Prompt a:
Please give the stretch of the listing from its start through the line containing "damaged police car [128, 61, 169, 117]" as a JSON list of strings, one per line, with blank lines skipped and the pictures left out.

Source text start

Business Regs surveillance & privacy

Review of 2010 #DEAct #bandwidth, #mobile #wifi #deappg

Wow what happened to 2010? As the years go by they seem to go more quickly. The faster they go the more I try to cram into them which makes them go even faster! You have to do it -we’ll be a long time pushing up daisies!

With so much happening it is difficult to pick out the wood from the trees (I can see this post is going to be riddled with clichés). In fact as CTO of an ISP I am having to be more and more of a generalist because our world is now filled with so many rapidly changing issues and technologies that trying to keep up with developments is a full time job.

Keep it simple stupid

So really I have to keep it simple and stick to big messages. This is something I learnt during the year in my involvement with UK internet politics.

Politicians want naturally to govern and control. That’s why they become politicians. So they see this huge entity called the internet and think “ooo – I’ll have a bit of that”. Bit of a simplistic viewpoint I know but we are trying to keep it simple here.

Politicians are continuously being bombarded with information by attention seekers – the successful ones are those whose ideas are simple and stand out .

Source text end
Provided information start

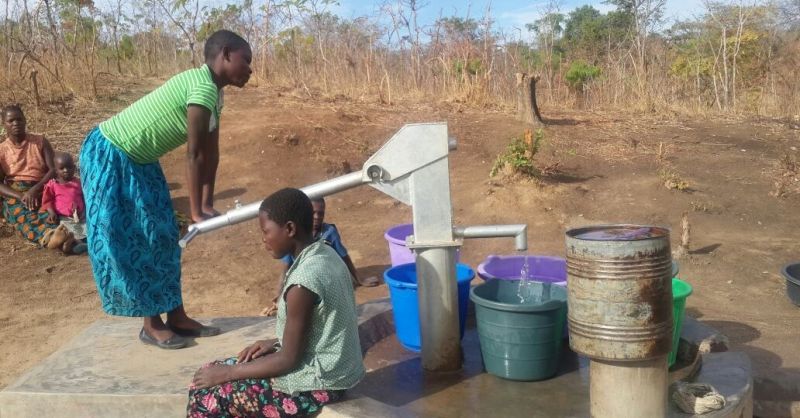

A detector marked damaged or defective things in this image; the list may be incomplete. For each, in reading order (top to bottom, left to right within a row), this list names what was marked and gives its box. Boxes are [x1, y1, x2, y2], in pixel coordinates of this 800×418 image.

rusty metal drum [564, 224, 672, 360]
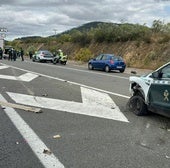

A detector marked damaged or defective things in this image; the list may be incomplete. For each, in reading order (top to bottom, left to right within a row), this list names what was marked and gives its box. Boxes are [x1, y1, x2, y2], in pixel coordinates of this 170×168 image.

damaged police car [128, 61, 169, 117]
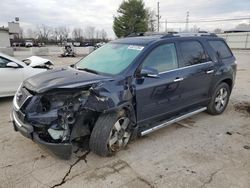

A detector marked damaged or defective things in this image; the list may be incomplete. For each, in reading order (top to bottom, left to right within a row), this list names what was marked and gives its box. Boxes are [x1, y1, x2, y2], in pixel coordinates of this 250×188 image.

crushed front bumper [10, 109, 72, 159]
crumpled front hood [23, 66, 112, 93]
front end crash damage [11, 79, 136, 159]
damaged dark blue suv [11, 32, 236, 159]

Provided information end

Prompt b:
Write out the stretch of the post reviewing 2010 from "Politicians want naturally" through "it simple here.", word for word.

Full answer a:
[
  "A detector marked damaged or defective things in this image; the list may be incomplete. For each, in reading order (top to bottom, left to right within a row), this list names what was marked and gives its box. Boxes are [x1, y1, x2, y2], in pixel coordinates of this 800×418 image.",
  "rusty metal drum [564, 224, 672, 360]",
  "A detector marked damaged or defective things in this image; the list may be incomplete. For each, in reading order (top to bottom, left to right within a row), this list names what was marked and gives its box. Boxes are [x1, y1, x2, y2], in pixel coordinates of this 170×168 image.",
  "damaged police car [128, 61, 169, 117]"
]

Full answer b:
Politicians want naturally to govern and control. That’s why they become politicians. So they see this huge entity called the internet and think “ooo – I’ll have a bit of that”. Bit of a simplistic viewpoint I know but we are trying to keep it simple here.